A lot of people start and try something. It doesn't pan out well until they say, "It's not for me," which is unfortunate because in every community, there's a way to do it that works. The first thing is we have some real strength as physical therapists. We are the good guys. Patients that leave your clinics will think of you as a friend. If they see you in the supermarket, they're going to give you a high five. They're going to introduce you to their wife. You are the good guy. You didn't bilk them, you didn't even charge them out the kazoo. You're reimbursed poorly as a physical therapist. No one thinks you're tremendously paid. You don't have that burden to deal with. We also can share comprehensively what we do and what we know.
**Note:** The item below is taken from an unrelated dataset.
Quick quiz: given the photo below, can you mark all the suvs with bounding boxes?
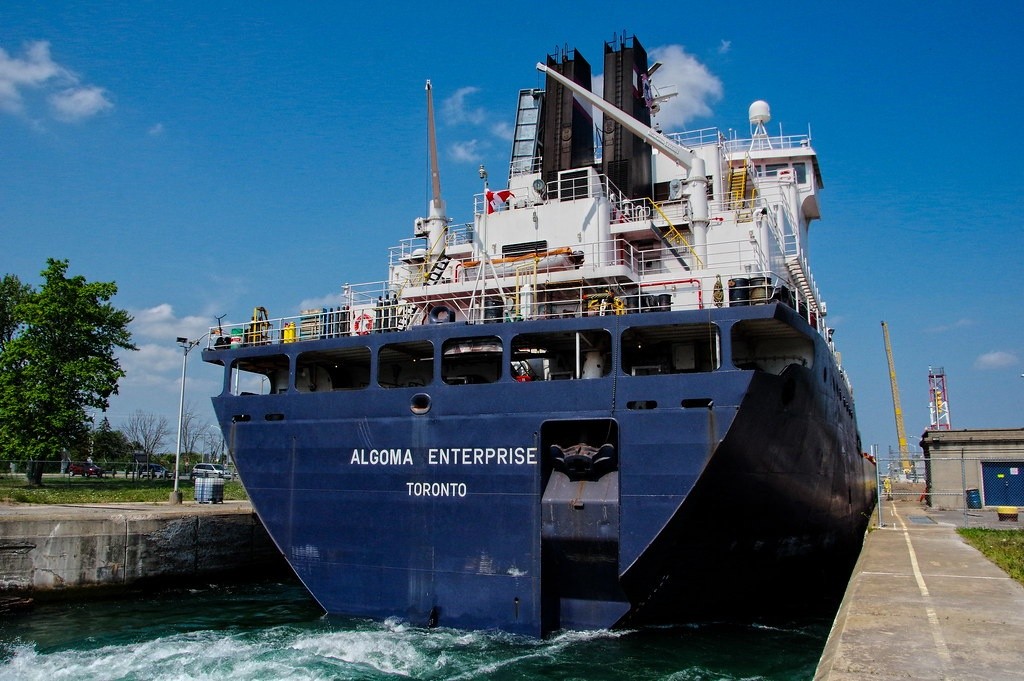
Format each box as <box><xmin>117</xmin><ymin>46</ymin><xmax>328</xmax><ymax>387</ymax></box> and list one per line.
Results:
<box><xmin>192</xmin><ymin>463</ymin><xmax>233</xmax><ymax>480</ymax></box>
<box><xmin>68</xmin><ymin>462</ymin><xmax>101</xmax><ymax>477</ymax></box>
Those two things are a real strength because a lot of other disciplines in healthcare, they’ve got some stuff under their hood. They cannot afford to be comprehensively honest and transparent because there is some weird stuff. I don't want to point at any particular type of doctor but we've got an opioid crisis. That would be an example of some stuff under the hood that might be hurtful. We haven't got that as PTs. With those two things in mind, we can be confident about marketing online. Being transparent about who we are because we're the good guys and what we know because what we know works and it doesn't come with side effects.

That's the base that we work from. We have to couple this educational approach because you can feel free to educate along with a degree of sales knowledge. It certainly isn't good to go out. They're good enough at least to go out there and tell what you know because you may help some people, but the chances are people aren't going to act on what they learned from you through some online medium. They're only going to get the help they need when they see you in the clinic. We have to couple that with some direction, some sales techniques that will bring these people into the clinic and that's in the form of a funnel. If you can imagine a funnel that you've got all these people that join your funnel at the top of the funnel and your goal is to get them through as many of those folks through to be patient as possible or at least of those that need your help.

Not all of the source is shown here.